(What you should do): Swap "reach" for "sit" in the part of the items that opens with the line containing "Does window glass" and runs through the end of the items, and write that part out again with nothing else changed.

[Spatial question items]
╔══

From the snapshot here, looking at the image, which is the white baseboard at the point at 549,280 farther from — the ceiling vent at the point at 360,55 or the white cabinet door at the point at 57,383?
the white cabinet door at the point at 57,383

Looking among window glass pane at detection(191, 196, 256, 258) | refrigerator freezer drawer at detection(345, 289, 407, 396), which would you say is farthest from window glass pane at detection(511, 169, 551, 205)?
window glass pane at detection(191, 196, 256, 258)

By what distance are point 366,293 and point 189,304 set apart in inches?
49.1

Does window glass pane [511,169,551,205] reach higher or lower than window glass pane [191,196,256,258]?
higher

╚══

(Response to this exercise):
Does window glass pane [511,169,551,205] sit higher or lower than window glass pane [191,196,256,258]?
higher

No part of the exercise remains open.